**The task:**
Within the entries below, find the portion that opens with the line containing "site ENO_S5_E06, 3-frame burst." and closes with the line containing "label granularity: sequence-level". Retype that portion exactly and only.

************

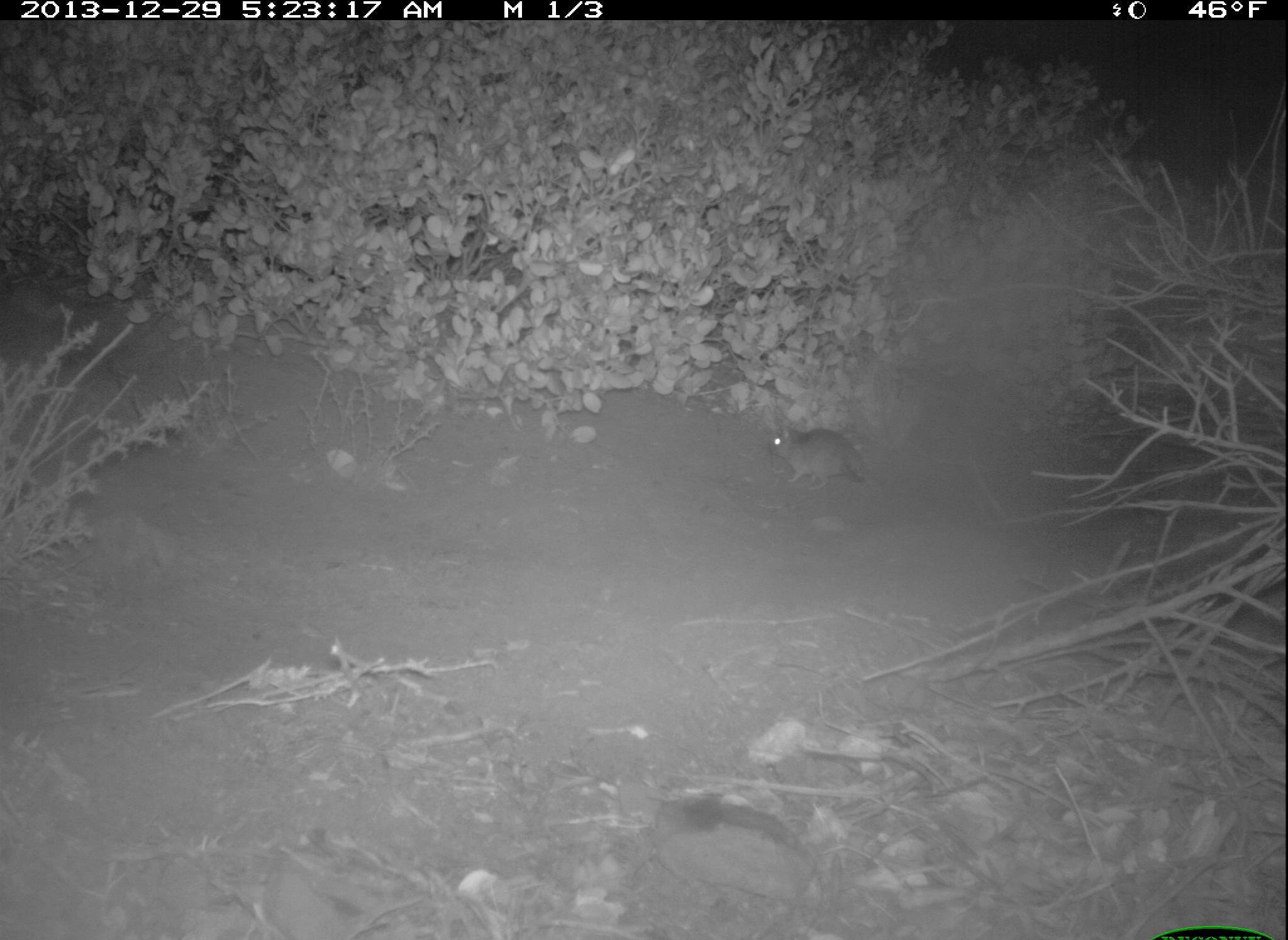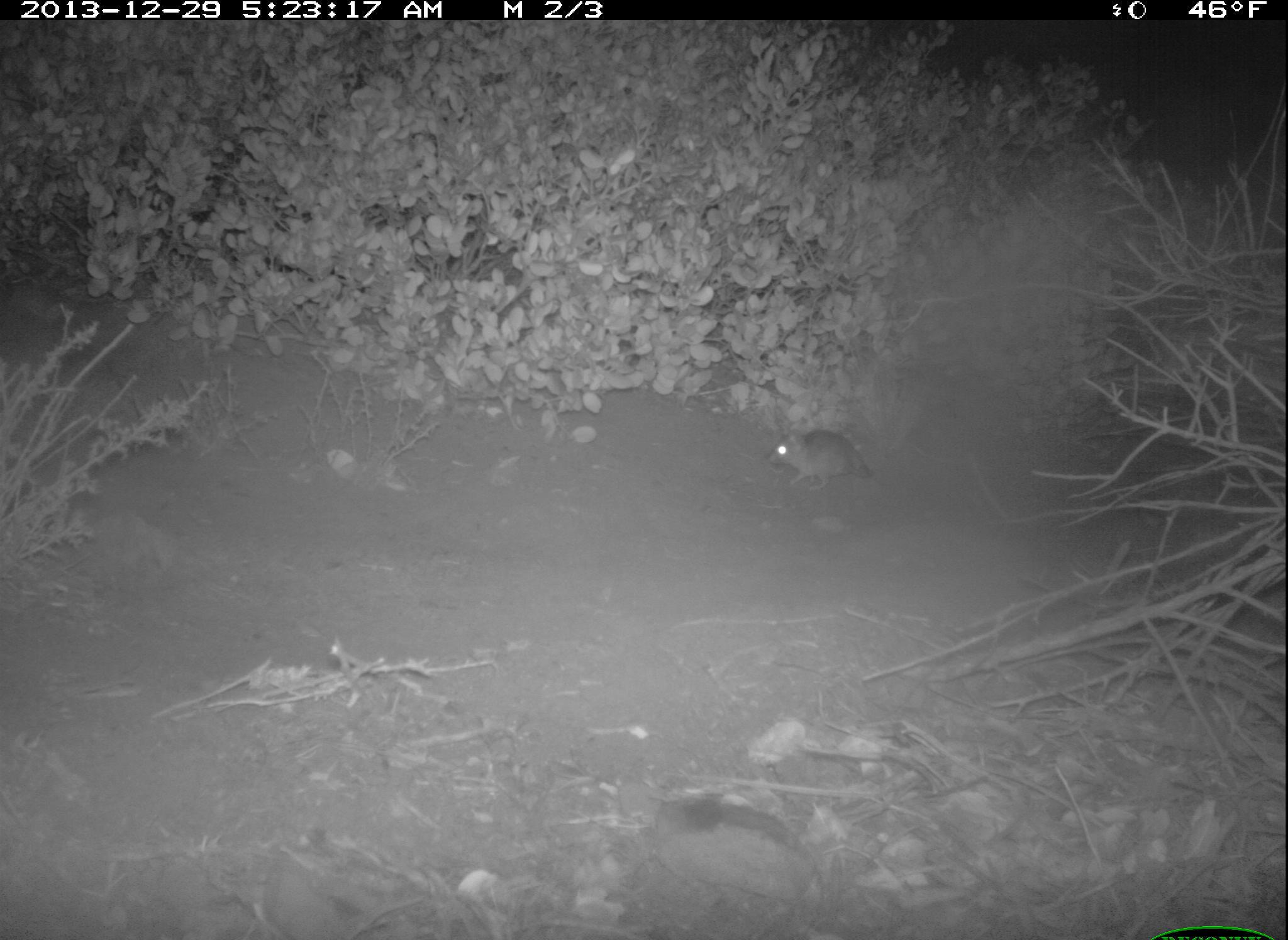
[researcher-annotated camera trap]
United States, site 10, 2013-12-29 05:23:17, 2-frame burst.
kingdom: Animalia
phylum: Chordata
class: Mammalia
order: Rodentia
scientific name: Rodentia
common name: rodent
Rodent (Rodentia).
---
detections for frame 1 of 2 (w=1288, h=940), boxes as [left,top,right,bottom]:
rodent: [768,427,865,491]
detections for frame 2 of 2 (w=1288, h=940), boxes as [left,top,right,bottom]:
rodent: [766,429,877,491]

************

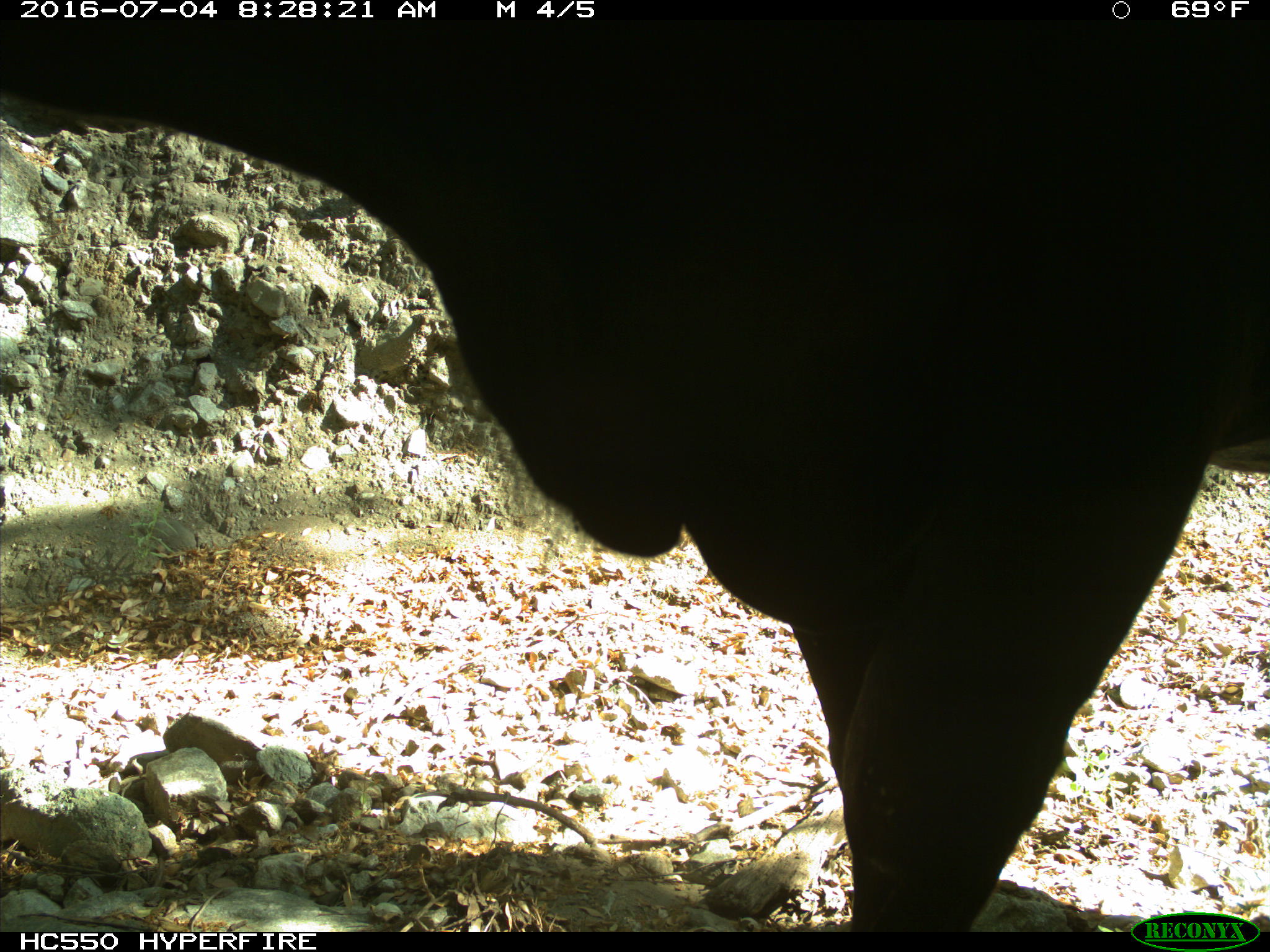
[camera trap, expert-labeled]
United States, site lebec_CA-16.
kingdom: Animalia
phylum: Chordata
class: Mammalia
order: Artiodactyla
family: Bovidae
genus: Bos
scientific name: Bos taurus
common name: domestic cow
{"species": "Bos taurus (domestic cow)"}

************

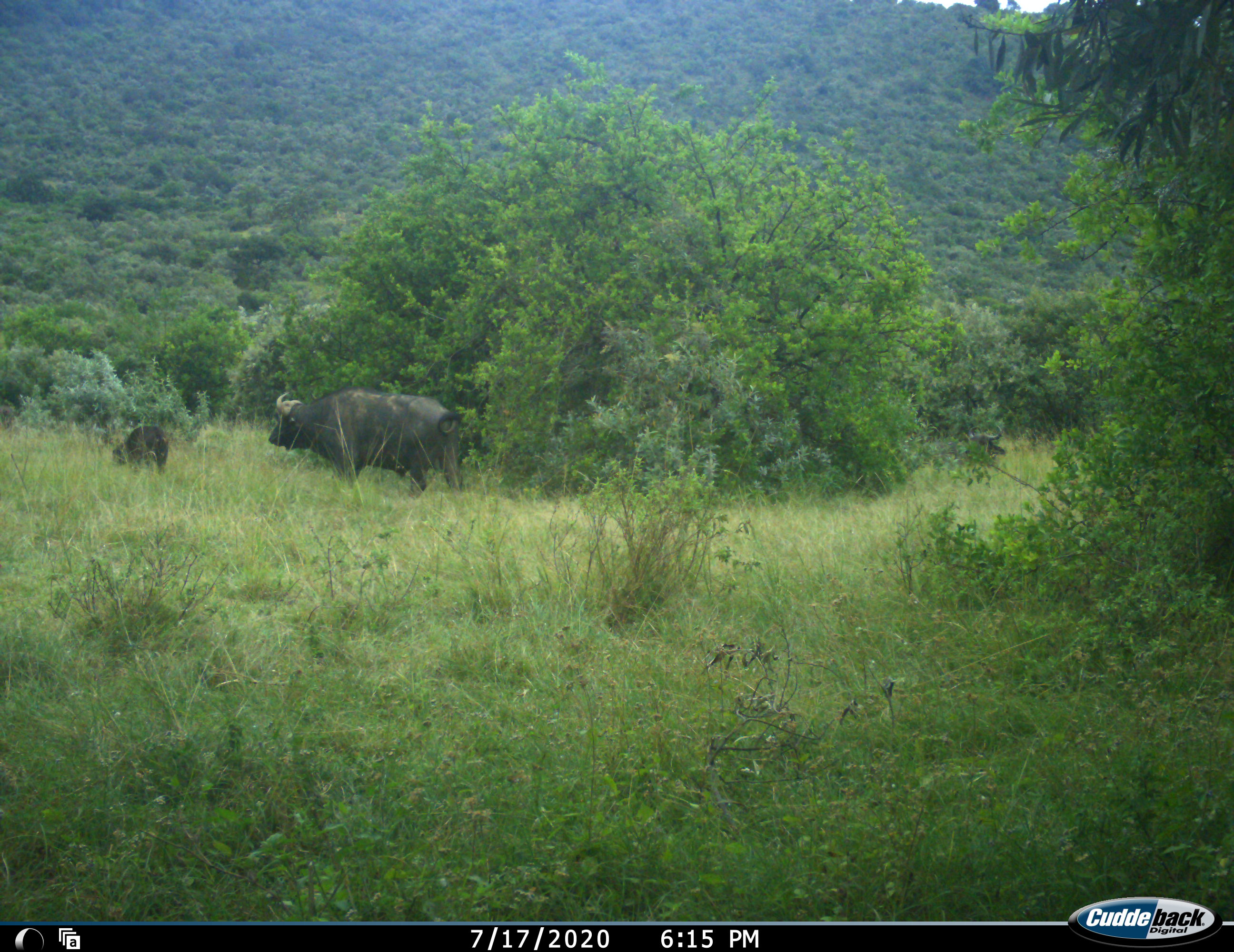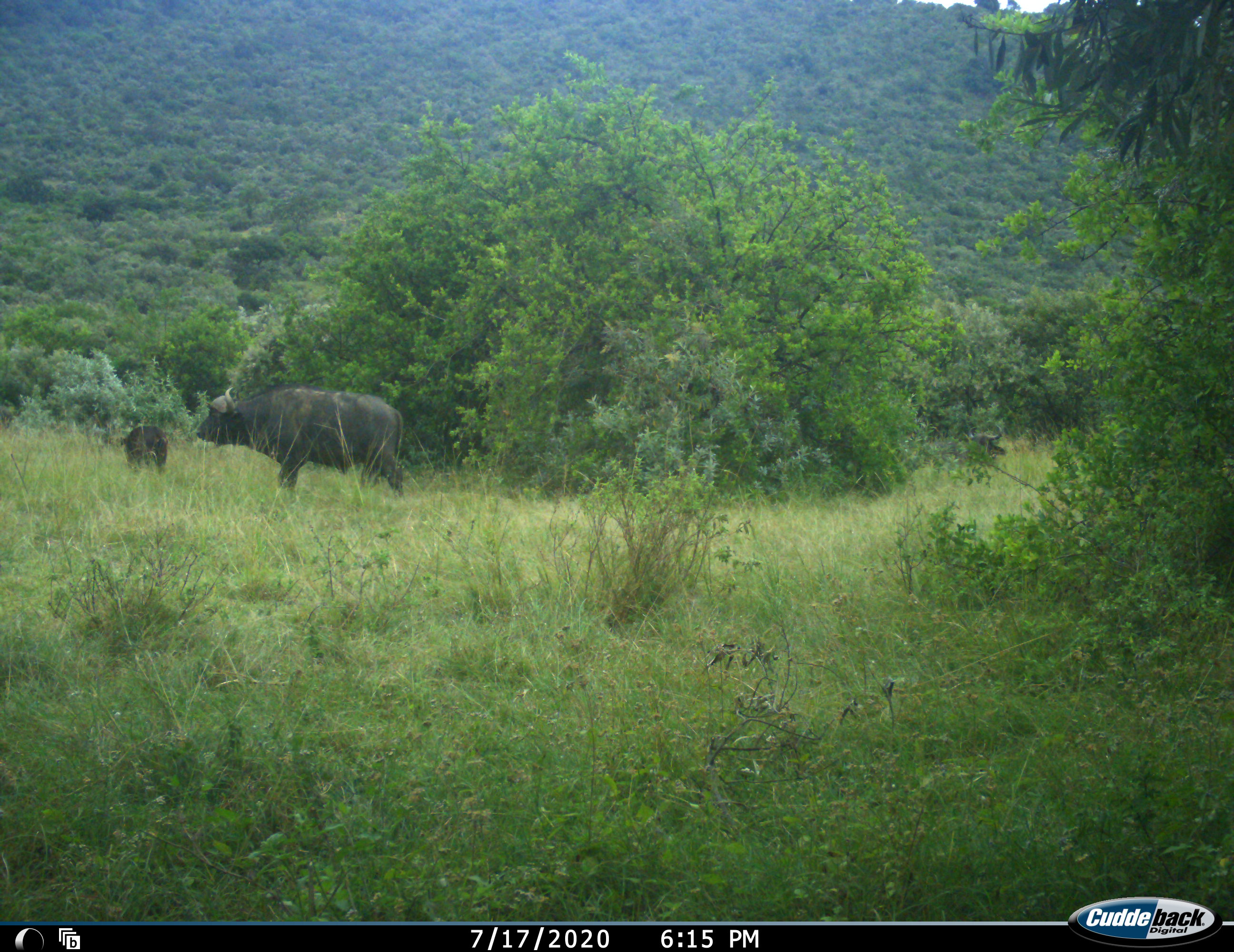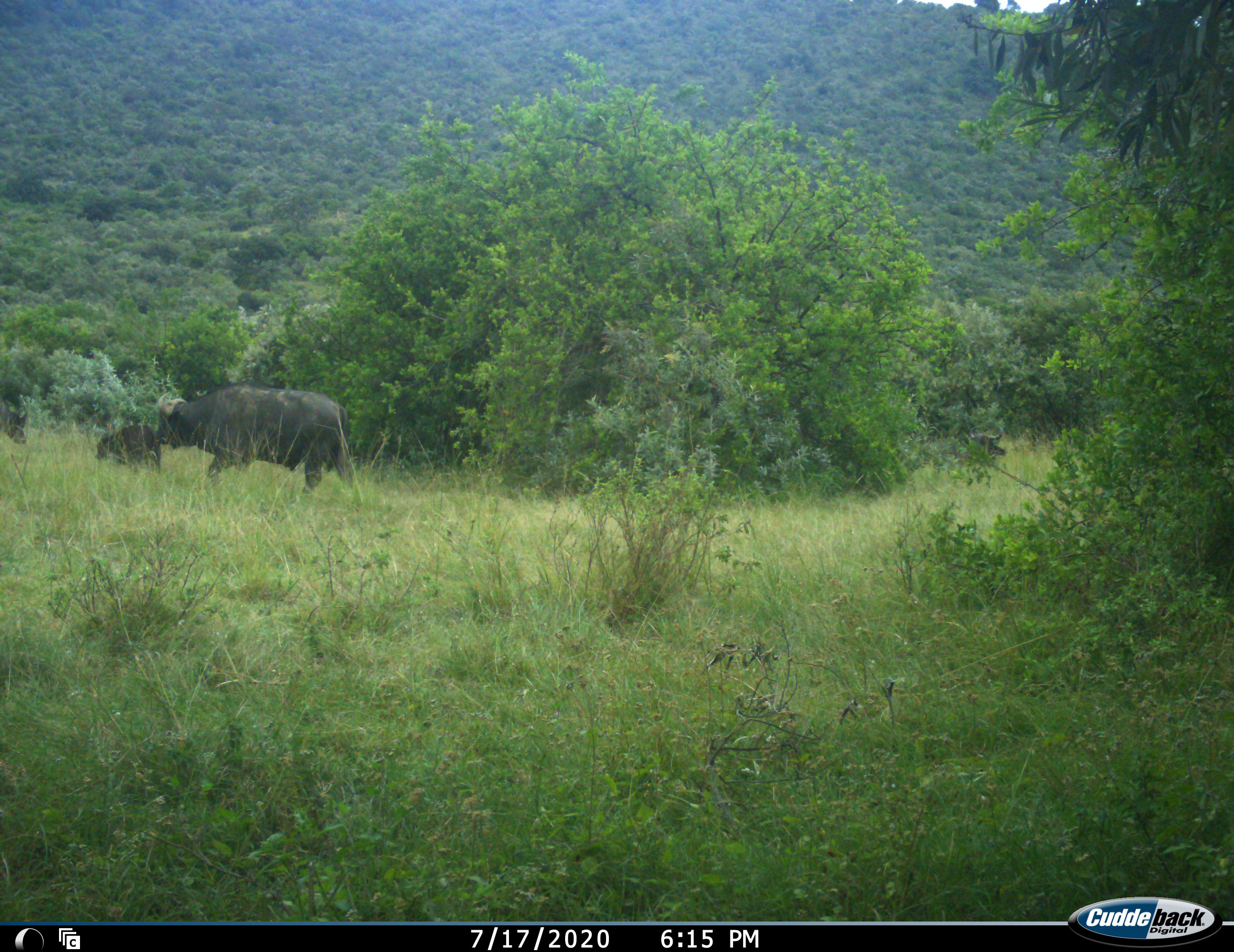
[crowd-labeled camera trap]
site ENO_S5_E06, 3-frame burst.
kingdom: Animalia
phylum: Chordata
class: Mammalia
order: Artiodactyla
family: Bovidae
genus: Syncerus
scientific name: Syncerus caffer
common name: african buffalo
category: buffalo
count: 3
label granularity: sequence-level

************

**Response to this exercise:**
site ENO_S5_E06, 3-frame burst.
kingdom: Animalia
phylum: Chordata
class: Mammalia
order: Artiodactyla
family: Bovidae
genus: Syncerus
scientific name: Syncerus caffer
common name: african buffalo
category: buffalo
count: 3
label granularity: sequence-level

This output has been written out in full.